Resident of France for tax purposes

" You have your tax residence in France if one of the following criteria is met:
- You have your household there or, if you do not have a household, it is the location of your main abode ...
- You have a professional activity in France, as an employee of otherwise, unless this activity is secondary ...
- The centre of your economic interests is in France ... "


Cyprus – France Tax Treaties

1. For the purposes of this Convention, the term “resident of a State” means any person who, under the laws of that State, is liable to tax therein by reason of his domicile, residence, place of management or any other criterion of a similar nature. But this term does not include any person who is liable to tax in that State in respect only of income from sources in that State or capital situated therein.

2. Where by reason of the provisions of paragraph 1 an individual is a resident of both States, then his status shall be determined as follows:

a. he shall be deemed to be a resident of the State in which he has a permanent home available to him; if he has a permanent home available to him in both States, he shall be deemed to be a resident of the State with which his personal and economic relations are closer (centre of vital interests);

b. if the State in which he has his centre of vital interests cannot be determined, or if he has not a permanent home available to him in either State, he shall be deemed to be a resident of the State in which he has an habitual abode;

c. if he has an habitual abode in both States or in neither of them, he shall be deemed
to be a resident of the State of which he is a national;

d. If he is a national of both States or of neither of them, the competent authorities of the States shall settle the question by mutual agreement.

3. Where by reason of the provisions of paragraph 1 a person other than an individual is a resident of both States, then it shall be deemed to be a resident of the State in which its place of effective management is situated.
 
Any possibility to not be considered tax resident in France with following criterias?
- You have a company in Cyprus
- You live 6+ months in Cyprus
- But you take a CDI (french unlimited employee contract)
- For work, you have to stay in France 3.5 months per year

Or is it possible to keep the taxation for the company (and other investments like stocks etc to take advantage of nice dividends incentive) in Cyprus & for the employment in France.

I don't know the FR-CY tax treaty, but typically, you would remain tax resident in Cyprus.
For the employment, it would typically work like this:
Employment income from a French job would also be taxable in Cyprus, except for work carried out physically in France.

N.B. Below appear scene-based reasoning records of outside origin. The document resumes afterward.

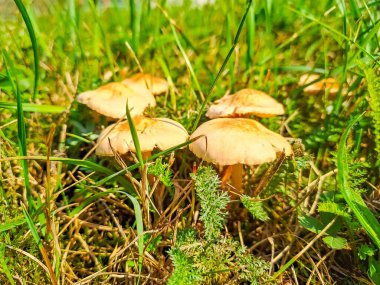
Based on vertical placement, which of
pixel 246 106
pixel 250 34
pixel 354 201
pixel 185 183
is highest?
pixel 250 34

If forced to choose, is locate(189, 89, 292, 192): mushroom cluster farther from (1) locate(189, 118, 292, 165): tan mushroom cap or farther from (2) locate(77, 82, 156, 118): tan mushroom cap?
(2) locate(77, 82, 156, 118): tan mushroom cap

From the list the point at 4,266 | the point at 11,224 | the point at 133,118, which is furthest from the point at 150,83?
the point at 4,266

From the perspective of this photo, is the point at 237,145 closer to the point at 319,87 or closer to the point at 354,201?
the point at 354,201

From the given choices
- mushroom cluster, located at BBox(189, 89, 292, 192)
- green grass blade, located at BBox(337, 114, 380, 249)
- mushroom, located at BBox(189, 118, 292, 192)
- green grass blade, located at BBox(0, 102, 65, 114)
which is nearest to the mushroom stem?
mushroom cluster, located at BBox(189, 89, 292, 192)

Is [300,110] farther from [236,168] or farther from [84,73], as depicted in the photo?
[84,73]

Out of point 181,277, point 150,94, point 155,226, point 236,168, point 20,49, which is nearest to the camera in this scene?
point 181,277

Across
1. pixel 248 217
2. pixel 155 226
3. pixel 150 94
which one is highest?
pixel 150 94

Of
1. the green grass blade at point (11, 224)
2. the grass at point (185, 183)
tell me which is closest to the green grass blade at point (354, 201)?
the grass at point (185, 183)

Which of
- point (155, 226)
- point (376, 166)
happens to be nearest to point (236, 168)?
point (155, 226)
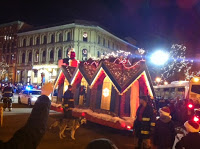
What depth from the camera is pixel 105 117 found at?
1075 cm

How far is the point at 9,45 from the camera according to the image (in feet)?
197

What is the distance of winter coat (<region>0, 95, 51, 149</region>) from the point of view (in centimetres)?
195

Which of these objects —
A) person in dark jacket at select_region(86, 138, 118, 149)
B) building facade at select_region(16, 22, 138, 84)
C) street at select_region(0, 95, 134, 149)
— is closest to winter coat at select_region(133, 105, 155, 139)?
street at select_region(0, 95, 134, 149)

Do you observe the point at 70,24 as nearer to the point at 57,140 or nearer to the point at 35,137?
the point at 57,140

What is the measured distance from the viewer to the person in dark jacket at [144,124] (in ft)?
20.4

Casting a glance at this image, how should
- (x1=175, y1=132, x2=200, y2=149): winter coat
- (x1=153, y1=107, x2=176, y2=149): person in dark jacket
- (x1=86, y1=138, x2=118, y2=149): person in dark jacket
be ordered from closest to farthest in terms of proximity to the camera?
1. (x1=86, y1=138, x2=118, y2=149): person in dark jacket
2. (x1=175, y1=132, x2=200, y2=149): winter coat
3. (x1=153, y1=107, x2=176, y2=149): person in dark jacket

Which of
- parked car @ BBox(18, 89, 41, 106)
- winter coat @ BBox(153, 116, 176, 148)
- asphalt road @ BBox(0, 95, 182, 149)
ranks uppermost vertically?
winter coat @ BBox(153, 116, 176, 148)

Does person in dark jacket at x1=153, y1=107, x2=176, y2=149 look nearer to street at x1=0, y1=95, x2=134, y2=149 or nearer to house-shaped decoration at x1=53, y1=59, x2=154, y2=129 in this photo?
street at x1=0, y1=95, x2=134, y2=149

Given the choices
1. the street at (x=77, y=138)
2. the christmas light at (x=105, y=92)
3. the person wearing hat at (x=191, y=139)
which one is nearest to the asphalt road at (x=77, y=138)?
the street at (x=77, y=138)

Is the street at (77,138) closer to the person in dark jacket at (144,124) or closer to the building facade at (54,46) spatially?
the person in dark jacket at (144,124)

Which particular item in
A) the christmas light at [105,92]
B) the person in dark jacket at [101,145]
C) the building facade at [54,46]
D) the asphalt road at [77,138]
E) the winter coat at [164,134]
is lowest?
A: the asphalt road at [77,138]

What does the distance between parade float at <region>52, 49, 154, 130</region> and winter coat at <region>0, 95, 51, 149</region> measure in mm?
7373

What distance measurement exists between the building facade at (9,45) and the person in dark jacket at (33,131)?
5927cm

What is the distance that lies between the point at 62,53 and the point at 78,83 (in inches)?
1421
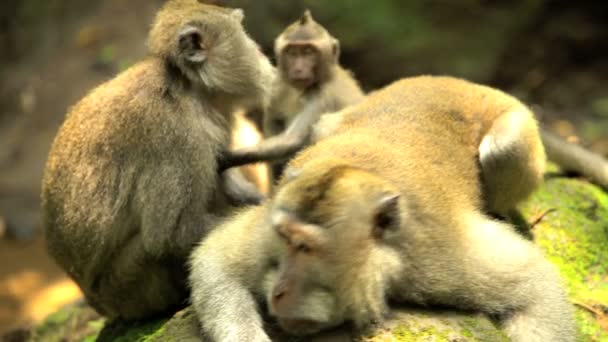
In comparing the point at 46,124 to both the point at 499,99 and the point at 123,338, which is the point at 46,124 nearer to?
the point at 123,338

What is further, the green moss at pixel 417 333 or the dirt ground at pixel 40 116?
the dirt ground at pixel 40 116

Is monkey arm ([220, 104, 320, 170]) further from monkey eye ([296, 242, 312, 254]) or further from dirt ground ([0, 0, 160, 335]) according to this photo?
dirt ground ([0, 0, 160, 335])

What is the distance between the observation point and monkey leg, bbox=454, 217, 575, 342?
4.44 m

This would be taxable in France.
You would have to declare your total income in both countries to be taxed at the correct rate (e.g. if you earn €200k in total and €50k of that was earned in France, then you only pay tax in France on the €50k, but your tax rate will be calculated as if you earned the full €200k in France).
You send the employer a form A1 to prove that you are covered by social security in Cyprus, and then the French employer will have to pay for your social security in Cyprus. This is where it can get tricky, because it's an additional compliance issue for the employer and additional bureaucracy (they will have to deal with the CY social security office). That's why some employers may prefer to work with an EOR company like Deel to handle this for them. I would suggest that you don't mention this to them until after you have signed the contract.
Also, payroll taxes: Your French employer should probably only withhold payroll taxes at a lower rate, and then pay out the remaining salary tax free - it would probably be your responsibility to make sure the rest of the income is taxed correctly in Cyprus. But it's also possible that Cyprus says they should also pay payroll taxes in Cyprus, which would be an additional hassle for them.
More importantly, there is a risk that the French employer may withhold too much in payroll taxes because they don't know how to do this. Then it can take quite some time for you to get this refunded with your French tax return.

Also, your tax rate in Cyprus would also be calculated based on the full 200k, but you would only pay tax on the 150k earned outside France.

The 200k would be your total taxable income, including dividend income from other companies. Your dividend income would in other words not be taxed in France, but it would increase the tax you pay on the €50k that were earned physically in France.